Ryder RW et al. Evidence from Zaire that Breast-feeding by HIV-1-seropositive Mothers is Not a Major Route for Perinatal HIV-1 Transmission but Does Decrease Morbidity. AIDS. 1991 Jun;5(6):709-714.
“Breast-fed [HIV-positive] infants appear to have a longer survival [than those formula fed]…The median incubation time for bottle-fed children was 9.7 months while for breast-fed children it was 19.0 months. It appears that breastfed infants have a slower progression to AIDS, even if ultimately there is an overlap in the latter part of the curves.”
Tozzi AE et al. Does breastfeeding delay progression to AIDS in HIV-infected children?. AIDS. 1990;4(12):1293-1304.
“Three incident HIV cases occurred in the 19 children born to mothers who had seroconversion to HIV during follow-up. All of the infected children had received bacille Calmette-Guérin vaccine at birth...Only one of the three infected children had symptoms of HIV infection (persistent generalized lymphadenopathy [not illness, just low CD4 cell counts]) two years after seroconversion. Of the 634 HIV seronegative women screened at 1 year of follow-up, 19 had become seropositive for HIV [yet not all of them had HIV-positive sex partners, and promiscuity seemed to be very low, as well as other risk factors]...In all of the incident cases of HIV in women, the infection was asymptomatic”
Hira SK et al. Apparent vertical transmission of human immunodeficiency virus type 1 by breast-feeding in Zambia. J Pediatr. 1990;117(3):421-4.
“The role of breast-feeding remains controversial...In our study 5 of the 6 infants (83%) who were breast-fed became infected, as compared with [25/99] 25% of those who were bottle-fed [Note that a 1992 paper by Dunn quotes follow-up data showing that the ratio of HIV+ infected babies among those breastfed dropped to 7/16]
Blanche S et al. A prospective study of infants born to women seropositive for human immunodeficiency virus type 1. N Engl J Med. 1989 Jun 22;320(25):1643-8.
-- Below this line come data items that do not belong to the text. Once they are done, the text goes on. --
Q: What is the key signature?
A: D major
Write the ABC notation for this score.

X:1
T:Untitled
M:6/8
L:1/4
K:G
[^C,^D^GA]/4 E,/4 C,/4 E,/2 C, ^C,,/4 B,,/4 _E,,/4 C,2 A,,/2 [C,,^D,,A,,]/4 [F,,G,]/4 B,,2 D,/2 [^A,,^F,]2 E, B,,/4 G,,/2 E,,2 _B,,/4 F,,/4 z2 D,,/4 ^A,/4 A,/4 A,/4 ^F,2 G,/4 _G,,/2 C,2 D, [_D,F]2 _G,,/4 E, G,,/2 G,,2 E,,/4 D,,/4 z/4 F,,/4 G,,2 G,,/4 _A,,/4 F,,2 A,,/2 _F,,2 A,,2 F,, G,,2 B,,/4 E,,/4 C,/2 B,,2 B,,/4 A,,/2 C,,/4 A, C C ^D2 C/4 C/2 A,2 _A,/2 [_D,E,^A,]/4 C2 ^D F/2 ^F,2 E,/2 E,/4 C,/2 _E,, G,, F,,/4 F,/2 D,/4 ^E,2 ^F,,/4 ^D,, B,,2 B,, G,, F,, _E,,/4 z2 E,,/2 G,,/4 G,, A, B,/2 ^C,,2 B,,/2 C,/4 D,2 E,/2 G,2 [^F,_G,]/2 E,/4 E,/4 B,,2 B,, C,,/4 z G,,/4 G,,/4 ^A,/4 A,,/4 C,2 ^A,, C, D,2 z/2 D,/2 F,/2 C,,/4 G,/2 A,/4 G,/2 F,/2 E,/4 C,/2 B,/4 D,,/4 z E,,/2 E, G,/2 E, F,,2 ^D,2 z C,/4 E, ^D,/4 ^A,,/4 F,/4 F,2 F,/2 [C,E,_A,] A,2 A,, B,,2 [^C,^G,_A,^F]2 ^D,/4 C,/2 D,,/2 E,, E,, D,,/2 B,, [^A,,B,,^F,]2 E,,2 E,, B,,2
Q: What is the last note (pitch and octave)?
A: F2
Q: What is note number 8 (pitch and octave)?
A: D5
“Three seronegative mothers were given HIV seropositive blood during caesarean section...The two children born to the mothers transfused at delivery were seronegative when tested at 6 and 9 months of age. Both were breastfed almost exclusively for 9 months. The child breastfed by the third mother seroconverted during breastfeeding.”
Colebunders R et al. Breastfeeding and transmission of HIV. Lancet. 1988 Dec 31;1487.
“We found no evidence that mother's clinical status at delivery, mode of delivery, or breastfeeding influenced transmission rates, but the small sample size and other confounding variables made accurate risk estimates impossible”
European Collaborative Study. Mother to child transmission of HIV infection. Lancet. 1988 Nov 5;2:1039-43.
“The third child of a previously healthy woman was delivered by caesarean section. Because of intraoperative blood loss, a blood transfusion was given after the delivery. The baby was breast-fed for 6 weeks. One unit of blood came from a male in whom the acquired immunodeficiency syndrome (AIDS) developed 13 months later. On recall, the mother proved to have lymphadenopathy, serum antibody to the AIDS virus, and a reduced T4/T8 ratio [but “is well”]. The infant, who failed to thrive and had atopic eczema from 3 months, has likewise proved to have antibody to the AIDS virus [but he later recovered, except for continuing eczema]. [Table I shows that Father, Brother and Sister were all antibody negative]
Ziegler J et al. Postnatal transmission of AIDS-associated retrovirus from mother to infant. Lancet. 1985 Apr 20;1(8434):896-897.